Which means tokio redefined what Pending means in a subtle but potentially massively-braking way.
Which is a problem.
And not a problem of futures-rs, but one of tokio.
And forcing all of the eco-system to increase the complexity of their code by trying to subtile detect weather something yielded or was force yielded IS NOT OK. That's not how rust standarized yielding or polling.
As far as I understand they did respect yield in the
way it's defined by rust.
There yields mean just that your future returns `Pending`.
Which means only _this_ future is not ready.
But in tokio returning `Pending` means "not-ready" and "maybe as a _magic side effect_ also make all other futures return pending even if it is ready internally".
So lets step away from FuturesUnordered for a moment and instead just look at a future which multiplexes X-futures and polls each (not completed one) once and then yields, which should be 100% fine.
But with tokio it isn't as after just polling the first few, the "budget" might be consumed and polling all other will forcefully fail where it shouldn't, adding a lot of overhead.

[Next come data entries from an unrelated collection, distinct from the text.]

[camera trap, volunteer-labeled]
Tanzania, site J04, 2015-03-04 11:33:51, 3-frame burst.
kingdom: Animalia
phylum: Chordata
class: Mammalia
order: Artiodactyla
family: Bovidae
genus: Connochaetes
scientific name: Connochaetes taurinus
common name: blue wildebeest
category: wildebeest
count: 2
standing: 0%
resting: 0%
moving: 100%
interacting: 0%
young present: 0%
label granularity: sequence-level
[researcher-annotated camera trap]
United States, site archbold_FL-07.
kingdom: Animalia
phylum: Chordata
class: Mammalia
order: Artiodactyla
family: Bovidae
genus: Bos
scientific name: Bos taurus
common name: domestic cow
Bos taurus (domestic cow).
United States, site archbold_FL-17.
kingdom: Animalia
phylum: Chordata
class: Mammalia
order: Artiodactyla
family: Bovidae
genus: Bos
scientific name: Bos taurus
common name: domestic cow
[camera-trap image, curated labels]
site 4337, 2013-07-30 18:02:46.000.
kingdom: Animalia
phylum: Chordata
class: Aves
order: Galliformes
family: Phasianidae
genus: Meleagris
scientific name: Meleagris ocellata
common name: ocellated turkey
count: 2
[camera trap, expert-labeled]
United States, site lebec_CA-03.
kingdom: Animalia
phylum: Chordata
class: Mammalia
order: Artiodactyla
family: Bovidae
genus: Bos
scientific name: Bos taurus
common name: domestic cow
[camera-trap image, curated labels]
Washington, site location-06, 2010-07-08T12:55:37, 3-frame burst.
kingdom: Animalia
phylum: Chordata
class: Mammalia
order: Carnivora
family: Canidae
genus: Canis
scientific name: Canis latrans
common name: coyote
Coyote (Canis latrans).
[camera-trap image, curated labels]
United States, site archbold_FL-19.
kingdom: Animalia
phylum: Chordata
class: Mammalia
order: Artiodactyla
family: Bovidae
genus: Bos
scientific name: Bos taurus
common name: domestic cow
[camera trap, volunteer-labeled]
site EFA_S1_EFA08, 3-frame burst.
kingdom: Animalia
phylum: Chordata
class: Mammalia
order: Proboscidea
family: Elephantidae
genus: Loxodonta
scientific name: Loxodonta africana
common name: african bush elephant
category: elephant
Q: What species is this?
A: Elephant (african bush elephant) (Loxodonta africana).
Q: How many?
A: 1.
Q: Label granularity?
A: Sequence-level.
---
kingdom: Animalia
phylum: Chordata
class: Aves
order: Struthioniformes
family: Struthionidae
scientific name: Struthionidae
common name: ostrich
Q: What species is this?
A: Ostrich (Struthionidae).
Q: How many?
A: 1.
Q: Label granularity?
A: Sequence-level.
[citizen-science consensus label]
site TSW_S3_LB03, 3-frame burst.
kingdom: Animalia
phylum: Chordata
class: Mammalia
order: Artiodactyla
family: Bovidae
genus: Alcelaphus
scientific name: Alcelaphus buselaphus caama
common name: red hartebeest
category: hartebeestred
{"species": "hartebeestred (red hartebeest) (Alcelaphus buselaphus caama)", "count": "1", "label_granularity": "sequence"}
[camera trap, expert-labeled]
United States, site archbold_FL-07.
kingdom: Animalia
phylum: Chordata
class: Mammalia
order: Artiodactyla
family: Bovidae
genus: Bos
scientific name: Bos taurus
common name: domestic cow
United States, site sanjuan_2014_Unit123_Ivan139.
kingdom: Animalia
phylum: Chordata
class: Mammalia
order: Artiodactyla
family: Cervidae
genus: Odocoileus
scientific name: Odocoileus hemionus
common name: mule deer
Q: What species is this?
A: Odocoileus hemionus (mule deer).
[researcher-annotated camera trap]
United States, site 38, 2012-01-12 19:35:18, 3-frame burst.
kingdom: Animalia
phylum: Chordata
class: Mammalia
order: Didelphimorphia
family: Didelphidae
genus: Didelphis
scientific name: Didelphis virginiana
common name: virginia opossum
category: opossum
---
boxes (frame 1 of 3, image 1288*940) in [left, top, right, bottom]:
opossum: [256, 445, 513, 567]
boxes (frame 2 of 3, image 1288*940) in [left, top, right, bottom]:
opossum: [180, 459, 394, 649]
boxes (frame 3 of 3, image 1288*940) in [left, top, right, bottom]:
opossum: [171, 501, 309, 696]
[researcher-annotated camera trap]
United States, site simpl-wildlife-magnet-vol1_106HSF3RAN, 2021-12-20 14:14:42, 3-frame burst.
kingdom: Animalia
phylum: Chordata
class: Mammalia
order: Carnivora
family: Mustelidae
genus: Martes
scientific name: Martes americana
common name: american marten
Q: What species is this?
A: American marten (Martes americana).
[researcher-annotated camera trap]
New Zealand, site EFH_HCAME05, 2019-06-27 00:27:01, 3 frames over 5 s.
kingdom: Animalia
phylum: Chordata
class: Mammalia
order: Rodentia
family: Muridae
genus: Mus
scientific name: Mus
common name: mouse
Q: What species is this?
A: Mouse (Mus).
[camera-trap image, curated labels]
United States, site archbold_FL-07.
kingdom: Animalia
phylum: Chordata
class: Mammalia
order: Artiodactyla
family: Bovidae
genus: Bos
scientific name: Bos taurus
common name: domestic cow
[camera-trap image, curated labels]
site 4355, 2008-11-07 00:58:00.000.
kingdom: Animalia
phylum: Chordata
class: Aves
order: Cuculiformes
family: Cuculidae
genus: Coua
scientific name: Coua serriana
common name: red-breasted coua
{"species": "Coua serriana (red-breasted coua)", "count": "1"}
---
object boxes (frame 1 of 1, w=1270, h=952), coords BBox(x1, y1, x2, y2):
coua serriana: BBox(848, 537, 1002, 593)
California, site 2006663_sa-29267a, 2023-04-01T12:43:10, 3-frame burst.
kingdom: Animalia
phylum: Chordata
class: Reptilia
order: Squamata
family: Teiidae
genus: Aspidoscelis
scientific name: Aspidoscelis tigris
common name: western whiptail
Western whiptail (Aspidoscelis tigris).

Worse if you just poll them in the same order every time you will de-facto starve all futures later in the list. Which means you need to add a bunch of complexity which should be unnecessary just because tokio changed what `Poll::Pending` means.
Also if you write scheduler independent futures (you should if you can) then you can not opt-out of it. Generally in a multiplexed future you don't want to opt. out anyway, you want to have a budged per logical strange of execution, which tokio doesn't provide.
Instead tokio assumes a task (which in the end is just a future polled by it) represents a single logical strange of execution. But that is simple NOT how rust futures are designed!! (Through often it happens to play out that way.)
This doesn't mean that tokios idea is bad, it's just not compatible with rusts future design in subtle edge cases.
I think it would be a nice thing to add it to the future design, but then you would need a standardized way to properly handle multiplexing. (Which as a side not tokio doesn't provide, it only provides opt. out
`unconstrained`, but what you need is to snapshot and restore the budget or something similar, i.e. snapshot it when entering the multiplexer and restoring it after each multiplexed future or similar, the only solution futures unordered could take is speculative adding yields, but that's _not_ a proper solution as it subtle de-prioritize multiplexed futures compared to spawned futures and also can easily fall apart if you nest multiplexed futures....).
Also I have no idea why they call it cooperative scheduling. Futures are cooperative scheduling. What they do is preemting futures (i.e. force full yield them), but only in places where they could have yielded in context of cooperative scheduling. So it's some in between solution.